Task requirements
Copy the items word for word, starting at the line that contains "Out of the objects" and continuing through the last line of the items, with both of those lines included.
>> BEGIN Material to process
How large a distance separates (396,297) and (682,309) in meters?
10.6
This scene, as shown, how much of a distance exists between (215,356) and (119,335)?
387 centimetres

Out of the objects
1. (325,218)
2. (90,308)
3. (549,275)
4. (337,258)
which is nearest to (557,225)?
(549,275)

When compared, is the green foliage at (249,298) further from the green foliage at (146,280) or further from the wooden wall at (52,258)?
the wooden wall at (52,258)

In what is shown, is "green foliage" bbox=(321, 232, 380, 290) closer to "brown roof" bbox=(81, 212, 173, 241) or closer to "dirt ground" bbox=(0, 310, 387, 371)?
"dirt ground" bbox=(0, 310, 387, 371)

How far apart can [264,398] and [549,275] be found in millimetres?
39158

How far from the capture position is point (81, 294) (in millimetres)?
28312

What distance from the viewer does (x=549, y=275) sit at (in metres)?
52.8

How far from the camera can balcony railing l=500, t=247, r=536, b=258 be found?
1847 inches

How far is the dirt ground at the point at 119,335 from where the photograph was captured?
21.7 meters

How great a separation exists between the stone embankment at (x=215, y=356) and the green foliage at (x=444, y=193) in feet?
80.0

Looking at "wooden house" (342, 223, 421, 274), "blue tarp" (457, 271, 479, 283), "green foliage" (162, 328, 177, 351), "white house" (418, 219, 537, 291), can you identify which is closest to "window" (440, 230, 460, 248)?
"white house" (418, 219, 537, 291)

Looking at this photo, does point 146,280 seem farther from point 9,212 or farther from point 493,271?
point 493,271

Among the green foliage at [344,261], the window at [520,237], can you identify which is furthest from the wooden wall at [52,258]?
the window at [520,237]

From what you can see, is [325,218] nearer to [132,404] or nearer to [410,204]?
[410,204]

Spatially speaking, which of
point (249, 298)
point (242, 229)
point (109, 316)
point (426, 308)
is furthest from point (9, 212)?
>> END Material to process
Solved exercise
Out of the objects
1. (325,218)
2. (90,308)
3. (549,275)
4. (337,258)
which is nearest to (557,225)?
(549,275)

When compared, is the green foliage at (249,298) further from the green foliage at (146,280) or further from the wooden wall at (52,258)?
the wooden wall at (52,258)

In what is shown, is "green foliage" bbox=(321, 232, 380, 290) closer to "brown roof" bbox=(81, 212, 173, 241) or closer to "dirt ground" bbox=(0, 310, 387, 371)?
"dirt ground" bbox=(0, 310, 387, 371)

How far apart can [264,398] and [549,275] be found in millimetres?
39158

How far from the capture position is point (81, 294) (in millimetres)?
28312

What distance from the viewer does (x=549, y=275) sit at (in metres)?
52.8

How far from the camera can balcony railing l=500, t=247, r=536, b=258 be found?
1847 inches

How far is the dirt ground at the point at 119,335 from where the photograph was captured?
21.7 meters

How great a separation exists between the stone embankment at (x=215, y=356) and the green foliage at (x=444, y=193) in feet?
80.0

Looking at "wooden house" (342, 223, 421, 274), "blue tarp" (457, 271, 479, 283), "green foliage" (162, 328, 177, 351), "white house" (418, 219, 537, 291), can you identify which is closest to "window" (440, 230, 460, 248)?
"white house" (418, 219, 537, 291)

Looking at this photo, does point 146,280 seem farther from point 9,212 or farther from point 493,271?
point 493,271

Among the green foliage at [344,261], the window at [520,237], can you identify which is furthest from the wooden wall at [52,258]?
the window at [520,237]

From what you can see, is [325,218] nearer to [132,404] or nearer to [410,204]?
[410,204]

Spatially speaking, which of
point (249, 298)
point (242, 229)
point (109, 316)
point (426, 308)
is furthest from point (9, 212)?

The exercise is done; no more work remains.